◆ 読む文章 ◆
バスの赤字を埋めようにも、収益が上がりそうな地域への進出や、貸切バス・高速バス部門の営業は「民業圧迫」(役所の事業が民間の事業と競争・圧迫する状態)と見なされ、手を出せず、バス車庫の商業施設化もできない。バスで収益は取れないのに、各方面の顔色を伺わないと路線の廃止もできず、八方塞りな状況が長らく続いたのだ。
また旧・国鉄バス路線は2002年の完全民営化(全株式の民間売却)までは一般的な路線バスの補助を受けられない「特殊事業者」扱いで、補助を受けやすい民間バス会社への路線移管も相次いだ。先に述べた和束木津線も、「民間委託なら1台当たり5人以上の乗車、経常経費の20分の11にあたる収益で国・京都府の補助を受給できる」という状況のもとに、地元がJRバスから奈良交通への移管を受け入れた経緯がある。
2024年に廃止となる「園福線」「光線」はこういった苦境を乗り切ってきたが、特に園福線では運転手の高齢化が著しく、いまや運転手の3分の2が60代という状態だという。主な撤退の原因は「30年間で10分の1」という乗客の減少だが、新しい運転手の補充ができなかったことによる運転手不足も撤退の一因となったようだ。
訪れるなら今のうち! 「旧・国鉄バス」探訪
元・国鉄バスの系譜をそのまま受け継ぐバス路線では、昔の設備をじっくり観察できる。まもなくJRバスが消える園福線・桧山駅のような「自動車駅」を眺めてみよう。
JRバス高遠線の拠点「高遠駅」(長野県伊那市)は自動車駅として、鉄道(JR飯田線)への乗り継ぎのきっぷや定期券・回数券などが窓口で販売されていた。JNR(国鉄)マーク付きのスピーカーからはバスの発着案内が流れるなど、鉄道駅と変わらないたたずまいを長らく保っていたという。
建物の外壁には「竣工 日本国有鉄道」の銘板が残り、広い待合室には立ち食いそばの店舗まであったという。自動車駅としては2022年3月に無人化されたものの、「高遠駅」の看板や建物はいまも健在だ。
名金線のターミナルであった「牧戸駅」(岐阜県高山市荘川町)は、JRバスの撤退後も地元のバス(濃飛バス・のらマイカー)の待合室として活用され、近年の建て替えによって、往時の国鉄バスの運行の様子を伝えるコーナーが待合室に開設された。
この地域での国鉄バスは、貨物・小荷物の扱いや移動型郵便ポスト(車体に「郵便差出箱」が設置され、手を挙げてバスを停め、ハガキを投函することができた)としての役割を果たしていたという。冬場は雪に閉ざされるこの地域で、国鉄バスは貴重な移動手段として使われてきた。
また元・国鉄バス路線としては、バス専用道を疾走する「JRバス白棚線(はくほうせん)」にはぜひ乗っておきたい。バス専用道は1944年に休止した鉄道路線「白棚線」の線路跡地をそのまま舗装したもので、駅の跡地はバスのすれ違いができる停留所として、鉄道としての名残をたっぷりと残している。
また国鉄バスが高速バス「名神高速線」への参入をどうにか許された際には、専用車両の走行試験もこの地で行なわれたという。この白棚線は鉄道・路線バス・高速バスの歴史を車窓から読み取れるうえに、信号のないまっすぐな道を時速60kmで快走するため、普通に乗り心地がよい。
園福線・光線ともに、JRバスとしての営業は2024年3月まで。しかし各地での旧・国鉄バス路線は、まだまだ乗車が可能だ。鉄道駅から離れた歴史ある街や「自動車駅」を眺めることができる「国鉄バスの旅」を、ぜひともお勧めしたい。

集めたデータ

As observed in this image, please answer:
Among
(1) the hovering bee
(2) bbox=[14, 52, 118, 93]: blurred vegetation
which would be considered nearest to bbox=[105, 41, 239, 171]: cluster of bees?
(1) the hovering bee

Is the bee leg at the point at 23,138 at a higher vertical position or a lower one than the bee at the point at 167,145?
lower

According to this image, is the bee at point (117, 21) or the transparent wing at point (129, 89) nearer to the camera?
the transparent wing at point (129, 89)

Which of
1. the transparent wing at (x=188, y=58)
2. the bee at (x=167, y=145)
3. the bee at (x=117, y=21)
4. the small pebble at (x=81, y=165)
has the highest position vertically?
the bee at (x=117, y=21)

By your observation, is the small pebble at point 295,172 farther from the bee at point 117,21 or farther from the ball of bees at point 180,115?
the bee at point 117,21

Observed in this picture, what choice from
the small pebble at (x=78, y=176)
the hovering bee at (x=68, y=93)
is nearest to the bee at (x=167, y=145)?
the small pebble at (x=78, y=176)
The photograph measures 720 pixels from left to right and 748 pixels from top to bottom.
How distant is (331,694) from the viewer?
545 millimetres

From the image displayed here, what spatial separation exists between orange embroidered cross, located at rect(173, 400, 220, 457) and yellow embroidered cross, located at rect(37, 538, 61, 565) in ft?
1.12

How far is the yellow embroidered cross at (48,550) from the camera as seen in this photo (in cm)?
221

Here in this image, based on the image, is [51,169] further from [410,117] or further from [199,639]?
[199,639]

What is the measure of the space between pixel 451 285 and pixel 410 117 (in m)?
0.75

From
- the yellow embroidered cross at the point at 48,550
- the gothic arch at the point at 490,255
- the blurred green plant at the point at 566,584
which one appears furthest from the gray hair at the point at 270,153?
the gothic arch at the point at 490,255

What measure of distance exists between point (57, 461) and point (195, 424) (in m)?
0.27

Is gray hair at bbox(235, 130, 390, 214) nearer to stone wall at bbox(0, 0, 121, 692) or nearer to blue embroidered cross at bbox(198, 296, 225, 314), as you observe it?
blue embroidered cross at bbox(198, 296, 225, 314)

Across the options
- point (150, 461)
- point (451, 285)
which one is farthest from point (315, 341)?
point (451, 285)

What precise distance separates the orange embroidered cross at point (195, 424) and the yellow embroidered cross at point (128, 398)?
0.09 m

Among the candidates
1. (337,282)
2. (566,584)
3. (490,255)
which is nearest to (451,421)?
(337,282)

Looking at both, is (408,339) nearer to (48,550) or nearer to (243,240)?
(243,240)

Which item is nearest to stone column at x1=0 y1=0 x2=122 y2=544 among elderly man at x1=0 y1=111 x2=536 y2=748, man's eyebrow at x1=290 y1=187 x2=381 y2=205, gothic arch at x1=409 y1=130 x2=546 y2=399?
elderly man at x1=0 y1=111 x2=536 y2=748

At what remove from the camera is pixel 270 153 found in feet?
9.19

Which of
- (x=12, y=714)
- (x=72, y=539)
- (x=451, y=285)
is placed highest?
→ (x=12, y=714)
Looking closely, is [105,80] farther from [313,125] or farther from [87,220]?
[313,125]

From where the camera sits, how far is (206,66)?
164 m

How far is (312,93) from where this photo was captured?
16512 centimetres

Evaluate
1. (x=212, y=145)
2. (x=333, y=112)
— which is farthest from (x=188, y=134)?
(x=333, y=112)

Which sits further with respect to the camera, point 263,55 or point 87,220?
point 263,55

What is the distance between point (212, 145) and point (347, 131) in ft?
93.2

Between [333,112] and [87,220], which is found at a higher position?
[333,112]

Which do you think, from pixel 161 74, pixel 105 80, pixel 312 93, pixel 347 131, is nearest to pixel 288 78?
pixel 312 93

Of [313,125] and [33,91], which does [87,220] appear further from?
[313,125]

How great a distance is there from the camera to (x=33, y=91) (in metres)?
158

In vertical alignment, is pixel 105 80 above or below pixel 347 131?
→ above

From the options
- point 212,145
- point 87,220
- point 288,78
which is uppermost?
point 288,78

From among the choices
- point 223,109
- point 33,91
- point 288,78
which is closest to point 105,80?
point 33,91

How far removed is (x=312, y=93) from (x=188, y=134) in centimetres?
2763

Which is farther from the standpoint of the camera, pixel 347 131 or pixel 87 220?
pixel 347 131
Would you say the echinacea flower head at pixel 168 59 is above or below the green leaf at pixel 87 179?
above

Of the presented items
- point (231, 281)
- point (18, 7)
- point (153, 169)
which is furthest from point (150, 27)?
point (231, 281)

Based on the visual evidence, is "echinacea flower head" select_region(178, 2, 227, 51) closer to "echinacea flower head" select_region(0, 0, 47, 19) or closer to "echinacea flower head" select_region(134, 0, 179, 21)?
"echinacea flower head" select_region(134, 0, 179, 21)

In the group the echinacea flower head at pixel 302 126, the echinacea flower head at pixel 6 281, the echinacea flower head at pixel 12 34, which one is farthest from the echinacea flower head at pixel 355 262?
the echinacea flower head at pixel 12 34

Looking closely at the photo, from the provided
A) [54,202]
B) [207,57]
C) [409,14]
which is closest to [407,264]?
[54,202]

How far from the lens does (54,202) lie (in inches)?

◆ やること ◆
文章の「バスの赤字を埋めようにも、収」から「いを長らく保っていたという。」までを、その両方の言葉も含めて、そのまま書き出してください。 この資料は、上の文章とは関係のない別のものです。

◆ こたえ ◆
バスの赤字を埋めようにも、収益が上がりそうな地域への進出や、貸切バス・高速バス部門の営業は「民業圧迫」(役所の事業が民間の事業と競争・圧迫する状態)と見なされ、手を出せず、バス車庫の商業施設化もできない。バスで収益は取れないのに、各方面の顔色を伺わないと路線の廃止もできず、八方塞りな状況が長らく続いたのだ。
また旧・国鉄バス路線は2002年の完全民営化(全株式の民間売却)までは一般的な路線バスの補助を受けられない「特殊事業者」扱いで、補助を受けやすい民間バス会社への路線移管も相次いだ。先に述べた和束木津線も、「民間委託なら1台当たり5人以上の乗車、経常経費の20分の11にあたる収益で国・京都府の補助を受給できる」という状況のもとに、地元がJRバスから奈良交通への移管を受け入れた経緯がある。
2024年に廃止となる「園福線」「光線」はこういった苦境を乗り切ってきたが、特に園福線では運転手の高齢化が著しく、いまや運転手の3分の2が60代という状態だという。主な撤退の原因は「30年間で10分の1」という乗客の減少だが、新しい運転手の補充ができなかったことによる運転手不足も撤退の一因となったようだ。
訪れるなら今のうち! 「旧・国鉄バス」探訪
元・国鉄バスの系譜をそのまま受け継ぐバス路線では、昔の設備をじっくり観察できる。まもなくJRバスが消える園福線・桧山駅のような「自動車駅」を眺めてみよう。
JRバス高遠線の拠点「高遠駅」(長野県伊那市)は自動車駅として、鉄道(JR飯田線)への乗り継ぎのきっぷや定期券・回数券などが窓口で販売されていた。JNR(国鉄)マーク付きのスピーカーからはバスの発着案内が流れるなど、鉄道駅と変わらないたたずまいを長らく保っていたという。